Я подумал, какая мне разница, и согласился. На реке был ледоход. До этого настоящий ледоход я видел только в кино: зрелище завораживающее, все равно что на костер смотришь, только вместо пламени — льдины. Плывут, сталкиваются, переворачиваются, и так до бесконечности — все плывут и плывут… Дед тем временем подготовил место: застелил толстое бревно газетой и выложил на нее кусок хлеба и луковицу, открытую бутылку поставил рядом.

— Садись, солдатик. Вкусим от Божьего подношения.

— Как река называется?

— Казым. Пристраивайся, служивый. Только водку придется из горлышка употреблять.

— Зачем же из горлышка? — сказал я, устраиваясь на бревне. — У меня стакан есть.

Я открыл «дипломат» и достал походный стаканчик, такой складывающийся, из пластмассовых колец. Затем, вспомнив, вытащил и банку консервов.

— Я же говорил, что ты свой человек! — обрадовался дед и потер руки. — Наливай.

Я плеснул полстаканчика, протянул ему и сказал:

— Мне один человек говорил, что случайных встреч не бывает. За знакомство.

Дед кивнул и, опрокинув содержимое в рот, спросил:

— А звать-то тебя как?

— Михаил, — отрекомендовался я. — А вас?

— Вообще-то меня Афанасием кличут, а уж прозвищ имею множество.

— Ну, неудобно мне как-то вас просто по имени звать. Отчество тоже ведь имеется?

— Степаныч.

— Тогда за знакомство, Афанасий Степаныч. — И я выпил свою долю.

— И как же ты, такой молоденький, на войну попал? — спросил Афанасий Степаныч, наливая себе полный стаканчик. — Таких молоденьких я только в Отечественную на фронте встречал. Тебе ведь, поди, еще и двадцати нет?

— Есть, — ответил я. — Весной двадцать один стукнул.
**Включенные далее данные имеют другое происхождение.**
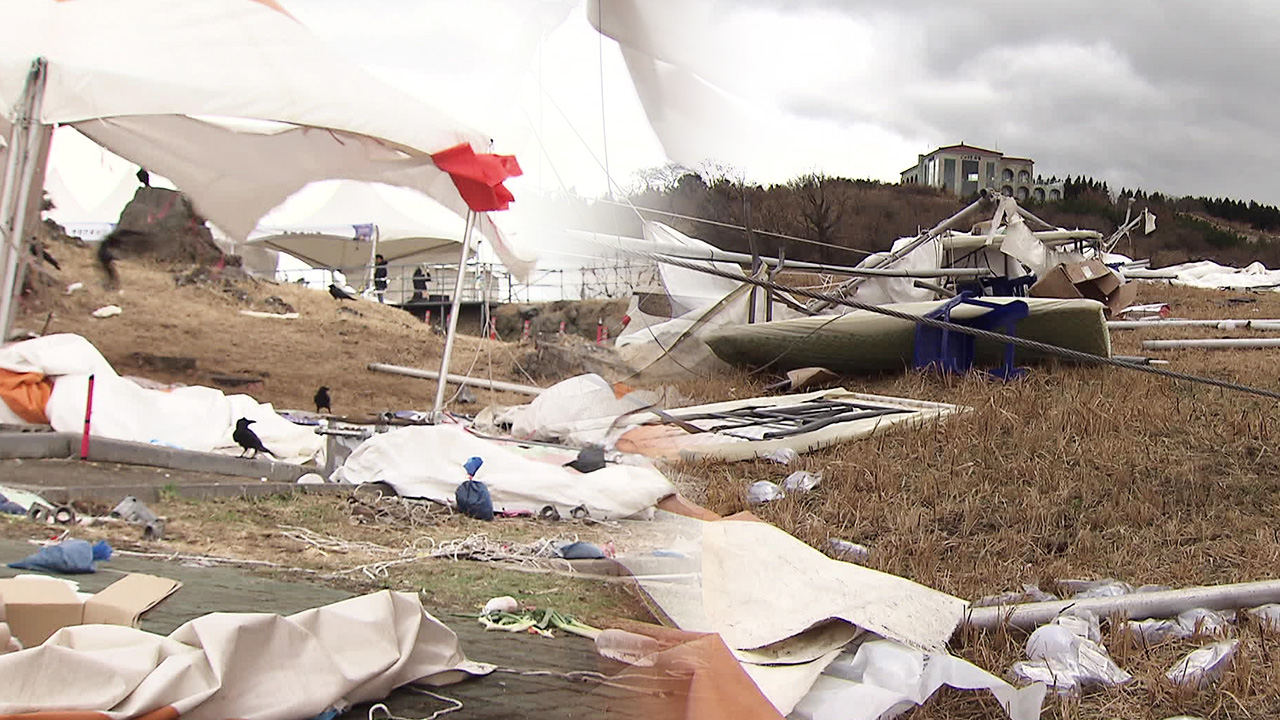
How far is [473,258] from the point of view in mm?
7969

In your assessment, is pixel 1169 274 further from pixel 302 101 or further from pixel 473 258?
pixel 302 101

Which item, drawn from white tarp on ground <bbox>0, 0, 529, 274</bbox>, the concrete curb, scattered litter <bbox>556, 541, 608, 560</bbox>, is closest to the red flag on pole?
white tarp on ground <bbox>0, 0, 529, 274</bbox>

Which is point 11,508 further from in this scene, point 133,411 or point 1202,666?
point 1202,666

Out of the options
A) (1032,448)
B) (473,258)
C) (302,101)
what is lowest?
(1032,448)

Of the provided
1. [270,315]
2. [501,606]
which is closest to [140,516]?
[501,606]

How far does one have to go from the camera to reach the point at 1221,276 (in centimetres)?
1347

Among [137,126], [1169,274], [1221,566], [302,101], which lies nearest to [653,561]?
[1221,566]

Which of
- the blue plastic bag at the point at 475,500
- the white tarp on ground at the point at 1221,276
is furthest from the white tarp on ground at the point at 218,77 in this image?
the white tarp on ground at the point at 1221,276

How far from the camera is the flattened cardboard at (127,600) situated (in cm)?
173

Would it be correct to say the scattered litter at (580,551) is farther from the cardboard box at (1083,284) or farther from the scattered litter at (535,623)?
the cardboard box at (1083,284)

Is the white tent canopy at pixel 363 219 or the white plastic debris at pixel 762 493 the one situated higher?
the white tent canopy at pixel 363 219

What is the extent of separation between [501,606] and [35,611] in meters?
0.82

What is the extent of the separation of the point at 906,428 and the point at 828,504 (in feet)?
2.65

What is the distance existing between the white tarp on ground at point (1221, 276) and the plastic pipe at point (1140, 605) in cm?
1168
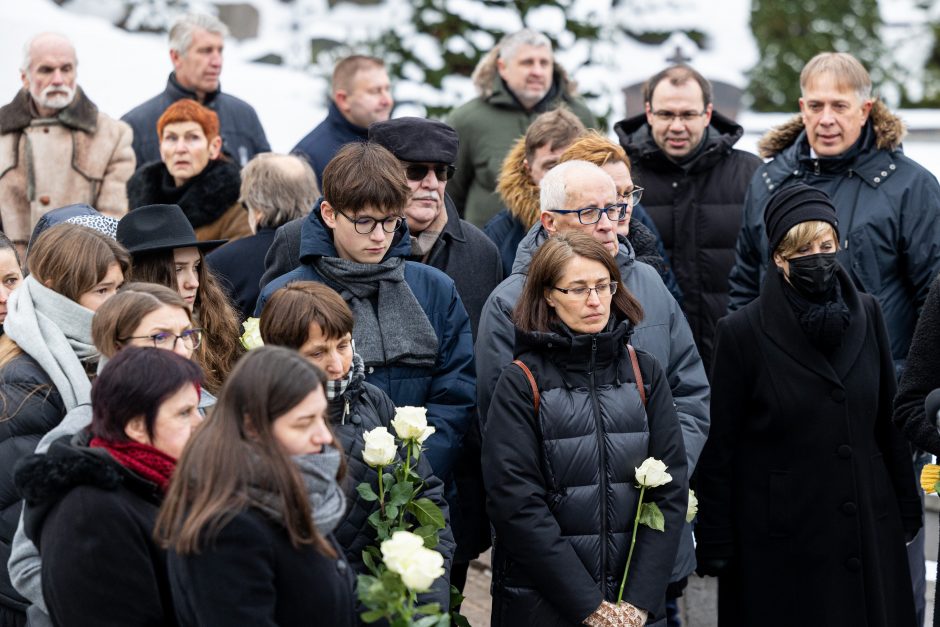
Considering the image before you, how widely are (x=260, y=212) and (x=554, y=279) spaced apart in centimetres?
190

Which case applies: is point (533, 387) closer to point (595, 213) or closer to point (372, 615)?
point (595, 213)

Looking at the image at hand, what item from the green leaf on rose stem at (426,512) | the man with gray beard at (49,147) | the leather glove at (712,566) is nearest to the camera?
the green leaf on rose stem at (426,512)

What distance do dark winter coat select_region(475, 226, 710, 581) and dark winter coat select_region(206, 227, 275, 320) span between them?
1276mm

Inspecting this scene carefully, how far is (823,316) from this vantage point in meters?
4.91

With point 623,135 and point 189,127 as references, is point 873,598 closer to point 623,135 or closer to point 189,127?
point 623,135

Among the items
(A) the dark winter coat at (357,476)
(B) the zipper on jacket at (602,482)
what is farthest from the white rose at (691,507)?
(A) the dark winter coat at (357,476)

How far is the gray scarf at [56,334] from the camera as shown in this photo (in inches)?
154

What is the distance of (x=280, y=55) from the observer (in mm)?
13797

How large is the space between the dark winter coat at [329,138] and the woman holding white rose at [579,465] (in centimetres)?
299

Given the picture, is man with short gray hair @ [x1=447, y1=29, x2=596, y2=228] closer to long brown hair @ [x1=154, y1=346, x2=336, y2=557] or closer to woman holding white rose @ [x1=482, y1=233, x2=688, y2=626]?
woman holding white rose @ [x1=482, y1=233, x2=688, y2=626]

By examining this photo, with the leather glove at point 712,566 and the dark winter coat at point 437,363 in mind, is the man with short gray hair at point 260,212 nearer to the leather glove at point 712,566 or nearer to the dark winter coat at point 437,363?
the dark winter coat at point 437,363

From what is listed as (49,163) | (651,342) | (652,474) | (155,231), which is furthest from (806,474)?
(49,163)

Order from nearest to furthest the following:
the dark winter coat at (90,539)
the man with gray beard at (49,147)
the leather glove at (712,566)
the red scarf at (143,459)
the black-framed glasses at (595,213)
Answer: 1. the dark winter coat at (90,539)
2. the red scarf at (143,459)
3. the black-framed glasses at (595,213)
4. the leather glove at (712,566)
5. the man with gray beard at (49,147)

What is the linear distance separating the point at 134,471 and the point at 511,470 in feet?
4.08
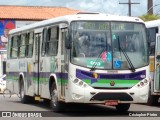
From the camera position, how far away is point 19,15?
72312 mm

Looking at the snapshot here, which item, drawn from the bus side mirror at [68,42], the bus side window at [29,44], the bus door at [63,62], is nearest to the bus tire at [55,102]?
the bus door at [63,62]

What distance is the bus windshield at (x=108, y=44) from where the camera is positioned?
16.1 m

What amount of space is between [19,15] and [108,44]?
2240 inches

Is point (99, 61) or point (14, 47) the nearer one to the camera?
point (99, 61)

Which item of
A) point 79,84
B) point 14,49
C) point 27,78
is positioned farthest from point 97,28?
point 14,49

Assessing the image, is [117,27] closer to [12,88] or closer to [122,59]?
[122,59]

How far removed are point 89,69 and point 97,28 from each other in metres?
1.36

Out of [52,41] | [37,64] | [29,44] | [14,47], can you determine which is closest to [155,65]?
[37,64]

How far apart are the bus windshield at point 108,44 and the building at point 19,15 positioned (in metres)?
51.5

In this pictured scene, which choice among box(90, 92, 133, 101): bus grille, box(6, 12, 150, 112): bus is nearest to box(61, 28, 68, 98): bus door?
box(6, 12, 150, 112): bus

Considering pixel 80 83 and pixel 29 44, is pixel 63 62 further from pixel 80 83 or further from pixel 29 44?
pixel 29 44

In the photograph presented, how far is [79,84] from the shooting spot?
15.9 metres

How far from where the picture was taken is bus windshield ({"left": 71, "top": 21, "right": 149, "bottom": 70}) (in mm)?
16125

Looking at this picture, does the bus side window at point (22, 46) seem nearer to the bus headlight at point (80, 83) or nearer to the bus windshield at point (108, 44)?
the bus windshield at point (108, 44)
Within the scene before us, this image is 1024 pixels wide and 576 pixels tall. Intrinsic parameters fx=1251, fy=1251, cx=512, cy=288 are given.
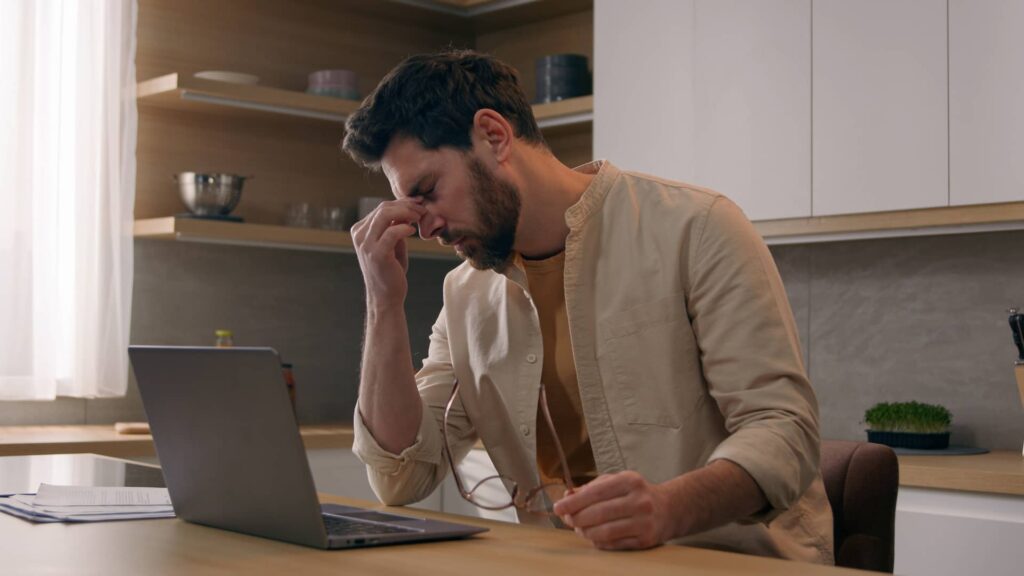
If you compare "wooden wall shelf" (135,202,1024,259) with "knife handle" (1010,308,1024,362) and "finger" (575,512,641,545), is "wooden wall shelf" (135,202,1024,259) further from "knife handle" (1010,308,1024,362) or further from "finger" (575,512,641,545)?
"finger" (575,512,641,545)

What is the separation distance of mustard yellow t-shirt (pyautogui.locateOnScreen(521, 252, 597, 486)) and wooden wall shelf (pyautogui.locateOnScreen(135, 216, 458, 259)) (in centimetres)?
184

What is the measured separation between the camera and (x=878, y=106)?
121 inches

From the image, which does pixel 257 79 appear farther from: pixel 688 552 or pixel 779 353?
pixel 688 552

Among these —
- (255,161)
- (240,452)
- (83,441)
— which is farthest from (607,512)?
(255,161)

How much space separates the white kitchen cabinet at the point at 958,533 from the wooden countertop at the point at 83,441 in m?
1.38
— А ранило когда, сколько было? — Второй стакан он опрокинул в себя как бы между делом.

— Девятнадцать.

— Ай-я-яй, я-яй, таких молоденьких за басурманов умирать посылают! Как были они сволочами без стыда и совести, так и остались ими.

— Кого вы имеете в виду?

— Дак большевиков же! Кровососы сталинские. Сидел я в лагерях у них! В плен в сорок втором попал, в сорок четвертом освободили. Берлин штурмовал! А в сорок седьмом десять лет за плен получил. От звонка до звонка отсидел. Здесь, неподалеку, в Лабытках. Домой уже и не поехал, в этих местах по сию пору и обретаюсь. А ты чего ж не пьешь? Хорошую водку в Тобольске гонят.

— Да мне же еще Черкасовых найти надо.

— Черкасовых? Не знаю. Народу — во какая тьма привалила! Нет, не знаю.

Я достал нож и принялся вскрывать «Завтрак туриста». Дед в это время хрустел луковицей.

Выпью еще, решил я, прислушиваясь к ощущениям в колене. Налил.

— Ну, Афанасий Степаныч, за ваше здоровье!

— Чего за мое пить? Ты за свое выпей.

— И за мое тоже, — добавил я, осушая стаканчик.